1

In TensorFlow, I'm trying to change weights during training, but get no change in the results. I've tried to disrupt the weights (set to zero), but it seems to do nothing (other than take longer to complete). What am I missing? Is there a way to manipulate W like a regular matrix/tensor during session?

from tensorflow.examples.tutorials.mnist import input_data
mnist = input_data.read_data_sets('MNIST_data', one_hot=True)

import tensorflow as tf
sess = tf.InteractiveSession()
x = tf.placeholder(tf.float32, shape=[None, 784])
y_ = tf.placeholder(tf.float32, shape=[None, 10])
W = tf.Variable(tf.zeros([784,10]), trainable=True)
W2 = tf.Variable(tf.zeros([784,10]), trainable=False)
b = tf.Variable(tf.zeros([10]))

sess.run(tf.initialize_all_variables())

y = tf.nn.softmax(tf.matmul(x,W) + b)
loss = tf.reduce_mean(tf.square(y_ - y))
train_step = tf.train.GradientDescentOptimizer(0.5).minimize(loss)

for i in range(1000):
#try to change W during training
  W = W2

  W = tf.Variable(tf.zeros([784,10]))

  W.assign(tf.Variable(tf.zeros([784,10])))

  batch = mnist.train.next_batch(1)

  train_step.run(feed_dict={x: batch[0], y_: batch[1]})

correct_prediction = tf.equal(tf.argmax(y,1), tf.argmax(y_,1))

accuracy = tf.reduce_mean(tf.cast(correct_prediction, tf.float32))

print(accuracy.eval(feed_dict={x: mnist.test.images, y_: mnist.test.labels}))

Accuracy remains the same (0.82).

Danny
  • 41
  • 1
  • 3
  • What are you trying to accomplish? Tensorflow uses an approach where you first build the graph, then you use a session to run it. You're not generally supposed to directly manipulate tensors during the training phase. – Aenimated1 May 02 '16 at 16:05
  • Update: If I repeat the line " y = tf.nn.softmax(tf.matmul(x,W) + b)" before changing W, results now change.

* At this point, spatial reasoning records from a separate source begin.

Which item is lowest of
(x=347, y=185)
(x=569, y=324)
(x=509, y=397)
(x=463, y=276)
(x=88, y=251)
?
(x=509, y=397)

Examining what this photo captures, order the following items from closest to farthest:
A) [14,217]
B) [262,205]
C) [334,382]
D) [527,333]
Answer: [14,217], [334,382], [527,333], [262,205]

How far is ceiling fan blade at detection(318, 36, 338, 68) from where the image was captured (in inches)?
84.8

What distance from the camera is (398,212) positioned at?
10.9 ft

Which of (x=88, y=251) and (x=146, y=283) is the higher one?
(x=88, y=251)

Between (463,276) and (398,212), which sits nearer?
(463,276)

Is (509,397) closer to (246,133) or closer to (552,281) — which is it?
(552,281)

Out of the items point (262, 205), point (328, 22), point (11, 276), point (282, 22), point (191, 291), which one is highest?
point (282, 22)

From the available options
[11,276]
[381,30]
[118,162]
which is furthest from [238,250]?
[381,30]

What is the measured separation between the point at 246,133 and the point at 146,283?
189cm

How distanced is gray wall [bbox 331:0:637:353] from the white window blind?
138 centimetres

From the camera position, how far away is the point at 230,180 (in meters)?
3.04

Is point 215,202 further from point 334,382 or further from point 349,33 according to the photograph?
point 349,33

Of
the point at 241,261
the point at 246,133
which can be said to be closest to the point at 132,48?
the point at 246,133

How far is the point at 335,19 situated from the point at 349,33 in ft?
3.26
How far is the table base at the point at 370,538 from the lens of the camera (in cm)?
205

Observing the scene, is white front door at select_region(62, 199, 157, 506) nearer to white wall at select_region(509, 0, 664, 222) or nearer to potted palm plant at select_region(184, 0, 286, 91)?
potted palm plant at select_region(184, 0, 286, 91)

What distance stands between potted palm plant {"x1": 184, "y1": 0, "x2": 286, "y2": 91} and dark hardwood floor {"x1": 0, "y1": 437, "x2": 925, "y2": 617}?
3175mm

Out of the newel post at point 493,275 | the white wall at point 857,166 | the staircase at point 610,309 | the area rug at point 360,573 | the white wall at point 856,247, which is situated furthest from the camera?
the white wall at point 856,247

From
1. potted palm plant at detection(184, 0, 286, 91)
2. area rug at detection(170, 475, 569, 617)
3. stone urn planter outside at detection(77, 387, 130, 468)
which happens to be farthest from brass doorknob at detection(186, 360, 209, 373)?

Not sure what I'm missing, but it works now. – Danny May 02 '16 at 17:36
  • I'm trying to directly manipulate tensors during the training phase. Basically to add some rules and functions that aren't covered by TF, but I can easily implement with tensor math, see if it can help build better networks. – Danny May 02 '16 at 19:04
  • In that case, you may want to consider [adding a custom op](https://www.tensorflow.org/versions/r0.8/how_tos/adding_an_op/index.html). I've never done so, but I believe that's the recommended approach. Otherwise you'll probably find yourself fighting the TF library. – Aenimated1 May 02 '16 at 19:39
  • Regarding why adding the `y = tf.nn...` line changed the behavior, I can only speculate that just overwriting the variable wasn't enough to actually update the underlying graph. Perhaps the operations are happening on a separate copy than the one referenced by "W" in your code. Since directly manipulating tensors during training isn't how the TF library is intended to be used, it may behave counter-intuitively under these circumstances. – Aenimated1 May 02 '16 at 19:43

2 Answers2

0

I am not sure it's a good idea, but if you want to update W after W.assign, you need to evaluate it.

sess.run(W)

In addition, Since TensorFlow and most Neural Nets use forward/backpropagation to compute values/gradients to update weights, initializing weights with 0 kills all forward values and thus gradients. It's not a good idea.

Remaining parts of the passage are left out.